The main mathematical framework that underlies the above-mentioned computational methods is the coalescent with recombination (Griffiths 1981; Kingman 1982a,b; Hudson 1983), which models the genealogical history of sample chromosomes. When the rate of recombination is large, the genealogies sampled by Monte Carlo methods are typically very complicated, containing many recombination events. However, in contrast to this increase in complexity in the coalescent, we in fact expect the dynamics to be easier to study for large recombination rates, since the loci under consideration would then be less dependent. It seems plausible that a stochastic process exists that is simpler than the standard coalescent with recombination, which describes the dynamics of the relevant degrees of freedom for large recombination rates. To study whether such a “dual” description of weakly interacting loci might exist, we (Jenkins and Song 2009) recently revisited the problem of obtaining a closed-form sampling formula for a model with recombination and obtained useful analytic results in the case that the population-scaled recombination rate ρ is large. More precisely, we considered the diffusion limit of the two-locus *infinite-alleles* model with population-scaled mutation rates θ_{A} and θ_{B} at the two loci. For a given sample configuration **n** (defined later in the text), we found the asymptotic expansion of the sampling probability in inverse powers of ρ,(1)where *q*_{0}, *q*_{1}, and *q*_{2} are independent of ρ. The zeroth-order term corresponds to the completely unlinked case, given by a product of marginal one-locus sampling distributions found by Ewens (1972). Our main contribution was to derive a closed-form formula for the first-order term and to show that the second-order term can be decomposed into two parts, one for which we obtained a closed-form formula and the other that satisfies a simple recursion that can be easily evaluated using dynamic programming.
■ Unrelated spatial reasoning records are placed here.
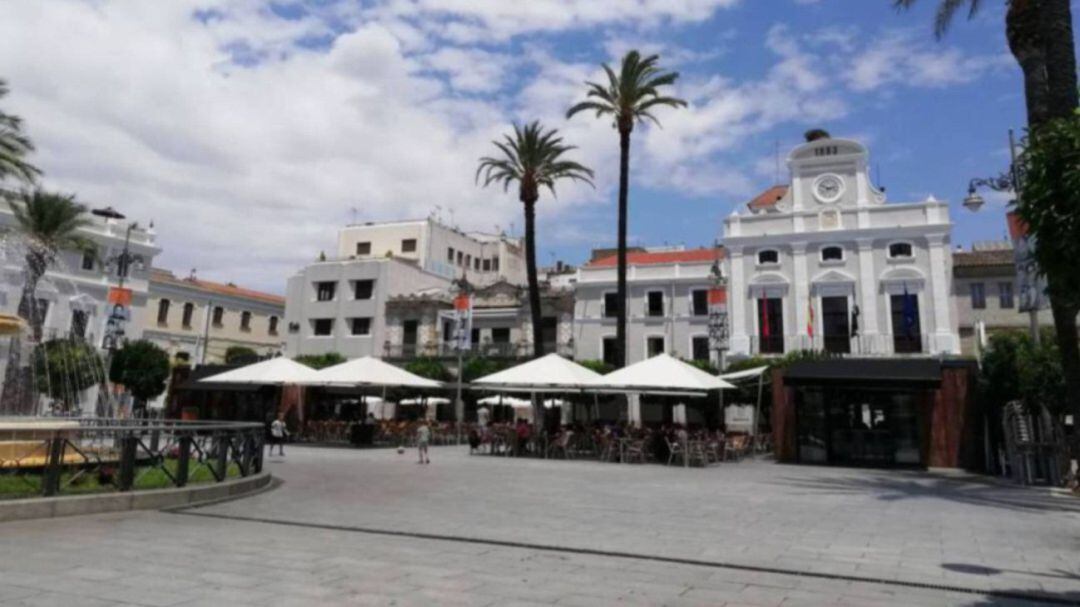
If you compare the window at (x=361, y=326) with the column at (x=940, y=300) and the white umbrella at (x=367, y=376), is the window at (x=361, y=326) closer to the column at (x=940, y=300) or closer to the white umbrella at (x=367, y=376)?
the white umbrella at (x=367, y=376)

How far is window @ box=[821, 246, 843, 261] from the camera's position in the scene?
1489 inches

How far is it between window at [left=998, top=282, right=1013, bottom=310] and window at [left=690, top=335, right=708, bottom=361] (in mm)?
17394

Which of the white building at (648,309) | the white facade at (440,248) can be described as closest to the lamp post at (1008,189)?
the white building at (648,309)

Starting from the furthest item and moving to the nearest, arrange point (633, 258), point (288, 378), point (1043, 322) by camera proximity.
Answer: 1. point (633, 258)
2. point (1043, 322)
3. point (288, 378)

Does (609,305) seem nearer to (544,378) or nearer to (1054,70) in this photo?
(544,378)

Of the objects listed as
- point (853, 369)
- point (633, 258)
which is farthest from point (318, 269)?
point (853, 369)

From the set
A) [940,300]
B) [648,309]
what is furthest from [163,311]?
[940,300]

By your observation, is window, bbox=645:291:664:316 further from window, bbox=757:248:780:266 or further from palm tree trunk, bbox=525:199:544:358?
palm tree trunk, bbox=525:199:544:358

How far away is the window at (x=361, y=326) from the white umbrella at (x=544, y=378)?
28648 mm

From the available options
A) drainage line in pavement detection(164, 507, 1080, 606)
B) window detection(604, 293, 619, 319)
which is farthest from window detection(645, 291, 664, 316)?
drainage line in pavement detection(164, 507, 1080, 606)

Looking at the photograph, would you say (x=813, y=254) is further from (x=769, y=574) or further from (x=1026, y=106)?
(x=769, y=574)

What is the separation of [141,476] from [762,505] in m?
10.3

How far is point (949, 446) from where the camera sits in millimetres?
21094

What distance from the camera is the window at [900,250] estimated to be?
36.5 metres
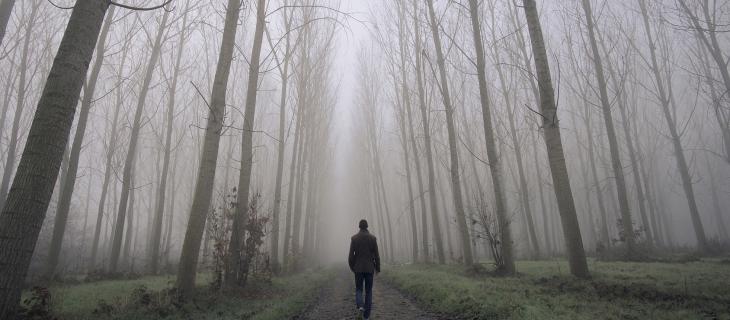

The goal of this article is to generalize the above result to an arbitrary *finite-alleles* model of mutation and to study the accuracy of our asymptotic sampling formula (ASF). The main theoretical result presented here is that the functional form of our ASF is *universal* in the following sense: For all mutation models, the first two terms *q*_{0} and *q*_{1} in the expansion can be expressed as linear combinations of products of marginal one-locus probabilities, with coefficients depending on the sample configuration but not on mutation parameters. Hence, *q*_{0} and *q*_{1} for different mutation models can be obtained simply by substituting the corresponding one-locus sampling probabilities into the formulas. Whether this universality property extends to higher-order terms in the expansion is an open question. As in the infinite-alleles case, the second-order term *q*_{2} for an arbitrary finite-alleles mutation model can be decomposed into two parts, one for which we obtain a closed-form formula and the other that satisfies a simple recursion relation. Since we are not able to obtain a closed-form solution to the recursive part, we do not know whether the entire second-order term *q*_{2} will obey the universality property.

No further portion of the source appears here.